**ACTIVITY**:
Quote the pluggable toaster message word for word, between "The second part - TOAST" and "DROP TOASTER command.", inclusive.

**DOCUMENT PASSAGE**:
Re: Pluggable toaster

Поиск
Список
Период
Сортировка
От Nikita Malakhov
Тема Re: Pluggable toaster
Дата
Msg-id CAN-LCVP5zdz4s_MRn+a8f_65MY6Wjv+k_ocmS+8rzyO+y=bUSw@mail.gmail.com
обсуждение исходный текст
Ответ на Re: Pluggable toaster  (vignesh C <vignesh21@gmail.com>)
Ответы Re: Pluggable toaster  (vignesh C <vignesh21@gmail.com>)
Список pgsql-hackers
Hi!

Thank you for your attention.
I've rebased the patchset onto the latest master (from 07.01), but the second part is still
in pre-patch shape - it is working, but tests are failing due to changes in TOAST relations
logic - I haven't adapted 'em yet.

The patchset consists of 4 patches:
The first part consists of 2 patches and uses pg_attribute extension, this was an arguable
decision and it has serious downside, so I've decided to make another revision (the second part):
0001_toaster_interface_v25.patch - Pluggable TOAST API, reference TOAST left intact
0002_toaster_default_v25.patch - Reference TOAST is routed via TOAST API

The second part - TOAST API revision that does not extend pg_attribute, is more flexible
and allows a lot more extensibility to the TOAST functionality - instead of storing Toaster
OID in "atttoaster" attribute of pg_attribute - we use new special catalog table pg_toastrel,
which keeps all Toaster assignments history (pelase check my message from 27.12), and
allows to drop Toasters safely. This part is in pre-patch state, I've send it for the review
and feedback on the general approach:
0003_pg_toastrel_control_v25.patch - introduces pg_toastrel catalog relation, which stores
Toaster assignment logic;
0004_drop_toaster_v25.patch - extends SQL syntax with a safe DROP TOASTER command.



On Wed, Jan 4, 2023 at 12:52 PM vignesh C <vignesh21@gmail.com> wrote:
On Tue, 27 Dec 2022 at 02:32, Nikita Malakhov <hukutoc@gmail.com> wrote:
>
> Hi hackers!
>
>     Pluggable TOAST API with catalog control table PG_TOASTREL - pre-patch.

**PROVIDED DATA**:

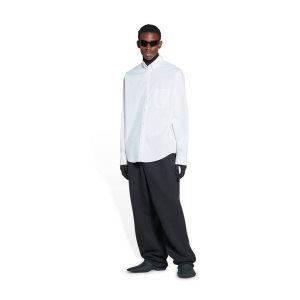 Men's Balenciaga Bb Corp Large Fit Shirts White | 2954QIFOZ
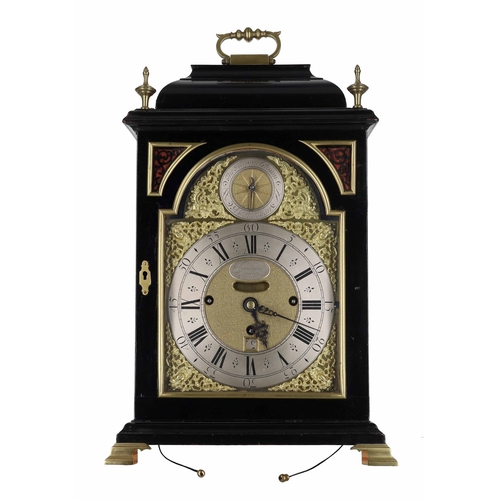 1228 - Nicholas Lambert, London - Fine and rare 18th century two tune musical ebonised table clock, signed ... 
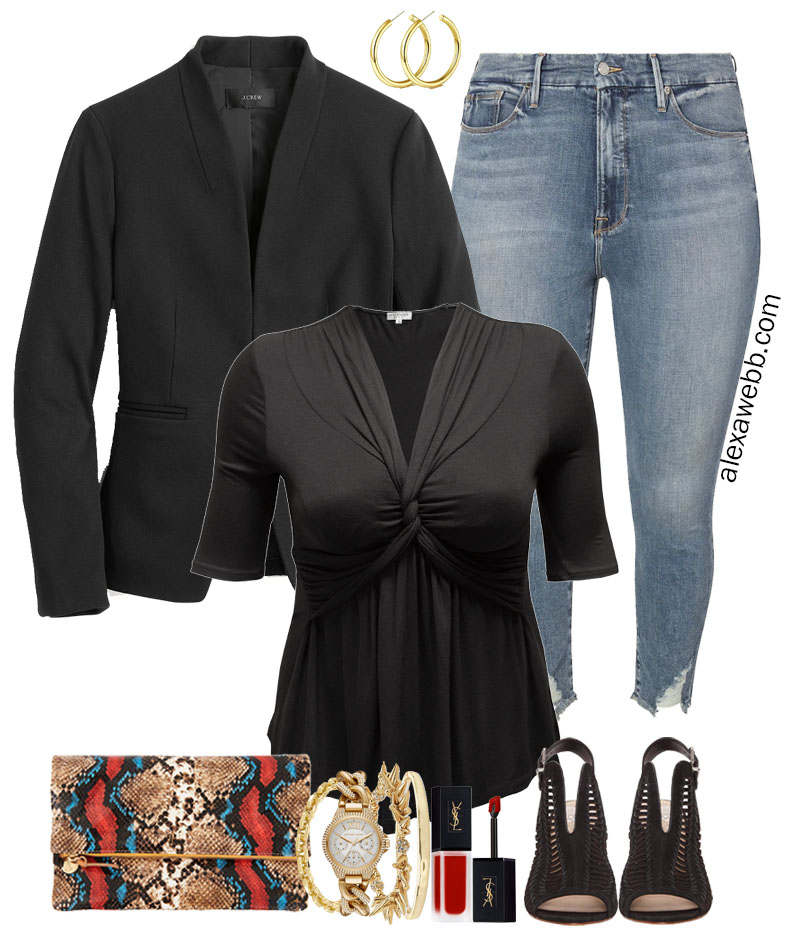 Plus Size Black Top Day to Night Outfits - Alexa Webb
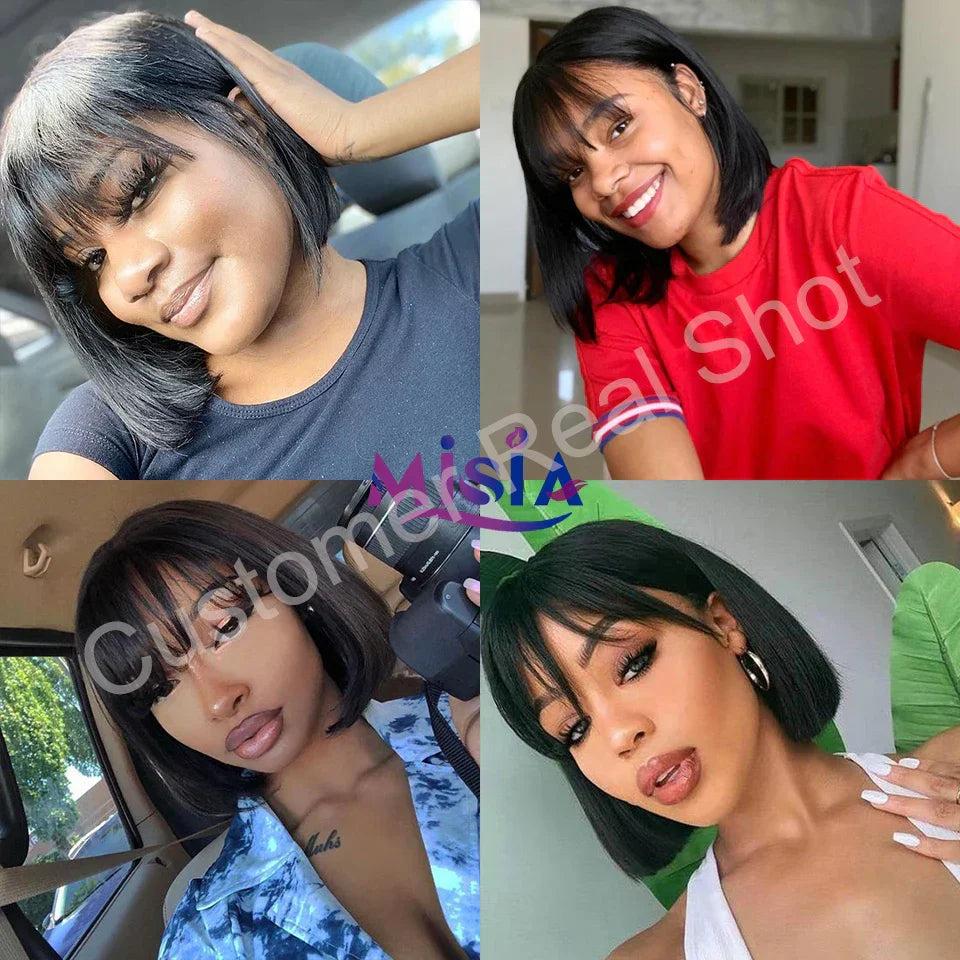 MISIA Straight Bob Human Hair Wigs With Bang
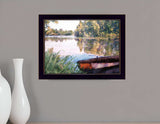 Rowboat Pond Landscape 1 Black Framed Print Wall Art - Homeroots - Flyclothing LLC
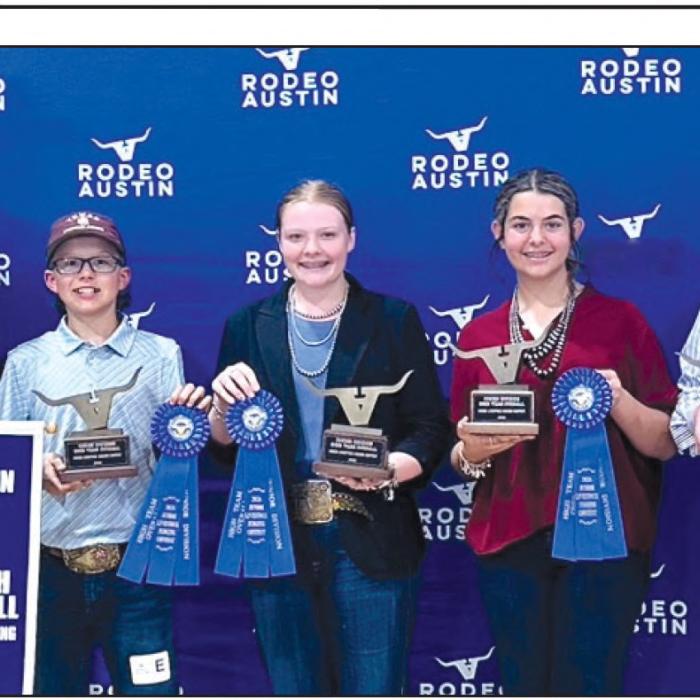 Champion Team: Rodeo Austin Representative, Tate Fritsch, Kaisley Janecka, Adalyn Carrales, and Abraham McBride.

**SOLUTION FOR THIS PROBLEM**:
The second part - TOAST API revision that does not extend pg_attribute, is more flexible
and allows a lot more extensibility to the TOAST functionality - instead of storing Toaster
OID in "atttoaster" attribute of pg_attribute - we use new special catalog table pg_toastrel,
which keeps all Toaster assignments history (pelase check my message from 27.12), and
allows to drop Toasters safely. This part is in pre-patch state, I've send it for the review
and feedback on the general approach:
0003_pg_toastrel_control_v25.patch - introduces pg_toastrel catalog relation, which stores
Toaster assignment logic;
0004_drop_toaster_v25.patch - extends SQL syntax with a safe DROP TOASTER command.